Valor: O senhor é a favor da contenção de gastos. Como combinar com o aumento dos investimentos públicos?

Leal: Temos limitação na sustentação do crescimento de longo prazo a taxas mais vigorosas por uma baixa capacidade de investimento. de apenas 1,5% do PIB. Temos uma baixa taxa de poupança interna que se deve à apropriação muito grande pelo Estado, pela alta carga tributária. E sabemos que poucos países dependentes apenas de capital externo tiveram crescimento de médio e longo prazos sustentados. Temos que reduzir gastos. Crescer gasto público a taxa menor que o PIB abriria espaço para a redução dos juros, o que ajudaria a aumentar o investimento privado e a diminuir a pressão sobre câmbio. Agora, pisar no acelerador no gasto público e no freio na política monetária tem consequências sobre a dívida interna e o custo do investimento. Essa é a situação hoje. Tem que ter uma política fiscal mais inteligente, buscar eficiência no gasto para não ter uma política monetária restritiva.

Valor: Onde cortar?

Leal: Não estamos falando de cortes, estamos falando de crescer o gasto abaixo do crescimento do PIB.

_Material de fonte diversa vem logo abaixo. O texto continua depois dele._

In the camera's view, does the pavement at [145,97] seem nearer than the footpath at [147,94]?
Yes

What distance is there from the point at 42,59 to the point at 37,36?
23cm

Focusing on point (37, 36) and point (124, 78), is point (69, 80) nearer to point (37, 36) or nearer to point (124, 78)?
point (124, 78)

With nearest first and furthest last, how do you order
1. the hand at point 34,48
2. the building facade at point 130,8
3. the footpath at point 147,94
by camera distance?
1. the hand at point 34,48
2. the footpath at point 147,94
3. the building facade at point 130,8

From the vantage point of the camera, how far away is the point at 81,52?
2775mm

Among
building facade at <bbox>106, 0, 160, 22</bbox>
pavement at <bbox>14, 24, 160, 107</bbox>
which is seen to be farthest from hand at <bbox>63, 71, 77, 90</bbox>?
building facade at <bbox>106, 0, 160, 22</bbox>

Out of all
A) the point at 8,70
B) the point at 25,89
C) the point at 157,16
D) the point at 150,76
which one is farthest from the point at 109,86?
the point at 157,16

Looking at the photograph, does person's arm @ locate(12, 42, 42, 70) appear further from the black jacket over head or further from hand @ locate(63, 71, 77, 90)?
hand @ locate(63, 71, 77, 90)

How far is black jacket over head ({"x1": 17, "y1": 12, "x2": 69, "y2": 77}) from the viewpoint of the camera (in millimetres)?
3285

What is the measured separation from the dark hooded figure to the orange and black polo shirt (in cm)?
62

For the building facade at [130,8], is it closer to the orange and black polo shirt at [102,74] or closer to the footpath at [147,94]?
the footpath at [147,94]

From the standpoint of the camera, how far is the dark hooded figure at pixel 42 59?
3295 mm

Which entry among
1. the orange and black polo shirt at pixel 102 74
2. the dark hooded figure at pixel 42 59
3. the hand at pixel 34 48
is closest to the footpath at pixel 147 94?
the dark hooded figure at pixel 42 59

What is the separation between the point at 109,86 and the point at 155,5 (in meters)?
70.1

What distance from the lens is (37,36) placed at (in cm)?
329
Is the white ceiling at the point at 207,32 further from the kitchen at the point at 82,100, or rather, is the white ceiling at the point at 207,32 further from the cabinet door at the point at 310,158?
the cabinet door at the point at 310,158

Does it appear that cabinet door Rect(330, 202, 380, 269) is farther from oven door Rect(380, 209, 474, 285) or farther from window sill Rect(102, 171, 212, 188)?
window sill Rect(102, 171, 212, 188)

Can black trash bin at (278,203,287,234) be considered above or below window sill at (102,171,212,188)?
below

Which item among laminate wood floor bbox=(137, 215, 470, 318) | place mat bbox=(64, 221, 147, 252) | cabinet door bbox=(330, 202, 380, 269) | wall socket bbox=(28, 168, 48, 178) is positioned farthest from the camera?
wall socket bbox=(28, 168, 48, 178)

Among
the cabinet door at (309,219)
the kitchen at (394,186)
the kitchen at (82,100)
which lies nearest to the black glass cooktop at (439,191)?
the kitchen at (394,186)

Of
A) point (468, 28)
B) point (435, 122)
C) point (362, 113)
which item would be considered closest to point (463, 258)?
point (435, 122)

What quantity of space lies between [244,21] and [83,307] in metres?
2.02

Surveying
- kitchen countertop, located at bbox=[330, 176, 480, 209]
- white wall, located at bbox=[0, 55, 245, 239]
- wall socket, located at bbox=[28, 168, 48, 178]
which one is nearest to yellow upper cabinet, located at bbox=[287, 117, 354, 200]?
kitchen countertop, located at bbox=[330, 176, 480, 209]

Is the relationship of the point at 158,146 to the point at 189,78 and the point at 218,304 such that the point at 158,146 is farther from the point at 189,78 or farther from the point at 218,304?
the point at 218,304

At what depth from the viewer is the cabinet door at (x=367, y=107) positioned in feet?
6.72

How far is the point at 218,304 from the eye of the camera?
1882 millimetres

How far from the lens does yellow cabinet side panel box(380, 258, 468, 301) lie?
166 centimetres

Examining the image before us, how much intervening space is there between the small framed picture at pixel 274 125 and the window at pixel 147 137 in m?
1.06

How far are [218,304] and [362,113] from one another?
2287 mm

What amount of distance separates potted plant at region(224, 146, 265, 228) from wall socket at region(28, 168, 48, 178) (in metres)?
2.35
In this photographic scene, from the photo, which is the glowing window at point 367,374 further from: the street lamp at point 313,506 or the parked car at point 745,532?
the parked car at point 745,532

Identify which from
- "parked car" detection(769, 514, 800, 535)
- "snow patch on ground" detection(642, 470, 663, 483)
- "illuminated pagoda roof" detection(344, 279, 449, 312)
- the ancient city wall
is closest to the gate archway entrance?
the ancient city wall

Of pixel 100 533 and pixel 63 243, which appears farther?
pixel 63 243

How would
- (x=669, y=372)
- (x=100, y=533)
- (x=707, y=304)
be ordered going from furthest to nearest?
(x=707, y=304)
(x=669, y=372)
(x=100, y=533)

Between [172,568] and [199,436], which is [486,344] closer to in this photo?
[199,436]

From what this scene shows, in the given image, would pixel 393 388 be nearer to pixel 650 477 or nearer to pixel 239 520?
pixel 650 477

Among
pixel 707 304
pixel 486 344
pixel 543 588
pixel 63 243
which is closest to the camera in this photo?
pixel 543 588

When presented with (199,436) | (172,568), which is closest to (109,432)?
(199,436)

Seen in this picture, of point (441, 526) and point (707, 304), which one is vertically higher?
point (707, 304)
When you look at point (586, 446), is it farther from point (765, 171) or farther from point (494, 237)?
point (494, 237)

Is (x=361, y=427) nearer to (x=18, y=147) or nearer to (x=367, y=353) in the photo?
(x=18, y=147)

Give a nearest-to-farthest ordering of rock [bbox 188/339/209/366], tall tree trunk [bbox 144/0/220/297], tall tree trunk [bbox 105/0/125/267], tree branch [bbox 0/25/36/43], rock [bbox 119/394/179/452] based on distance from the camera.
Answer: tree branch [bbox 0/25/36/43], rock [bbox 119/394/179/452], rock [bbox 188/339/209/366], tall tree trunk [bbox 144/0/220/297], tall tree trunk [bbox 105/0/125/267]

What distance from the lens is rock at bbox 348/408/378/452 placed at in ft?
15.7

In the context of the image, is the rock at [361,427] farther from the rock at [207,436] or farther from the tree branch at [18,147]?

Valor: Mas isso não poderia frear o já baixo investimento público?

Leal: O investimento público e privado precisa ser ampliado. A crítica que se faz é a maneira pouco transparente como vem sendo feito. É lastimável que só se tenha o BNDES como única fonte de investimento de longo prazo no setor produtivo.

Valor: Falta transparência ao BNDES?

Leal: Nessa política de endividamento via Tesouro para a capitalização do BNDES e o banco emprestando para as empresas a custo mais barato, existe um subsídio implícito que não é tão transparente como deveria. São volumes muito significativos. Se são recursos do Tesouro Nacional, a sociedade tem direito de saber.

Valor: O BNDES deve oferecer financiamento a taxas mais baixas como faz?

Leal: Tenho dúvidas. O BNDES deve ajudar a indústria nacional, o setor produtivo nacional precisa ser fortalecido para ser competitivo. O país não pode se desenvolver se não tiver acesso a fontes de financiamento de longo prazo. Agora, se deve ser subsidiado sem conhecimento, com uso de recursos públicos sem transparência, aí já tenho dúvidas. Sou a favor de uma indústria brasileira forte. Agora, a existência de subsídios para serem alocados ao setor X, Y ou Z sem transparência, acho que a sociedade deve decidir.

Valor: O câmbio está sobrevalorizado?

Leal: Como já disse alguém que eu não me lembro agora o nome, a única coisa que a gente sabe do sistema do câmbio flutuante é que ele flutua. O pior problema do câmbio é quando ele tem muita volatilidade, isso é terrível para o empresário, que não tem segurança para as suas previsões. Temos que ter câmbio flutuante com intervenções para evitar os excessos de volatilidade. Há que se ter cuidado para não haver uma excessiva sobrevalorização do real porque você retira competitividade e pode levar alguns setores, principalmente os que agregam maior valor nas indústrias mais sofisticadas, de transformação, a perder capacidade competitiva, tendo em vista não só o câmbio, mas questões tributárias, de infraestrutura, de legislação trabalhista.

Valor: Como combinar uma agenda de desenvolvimento sustentável com o atual modelo existente e manter o investimento em alta?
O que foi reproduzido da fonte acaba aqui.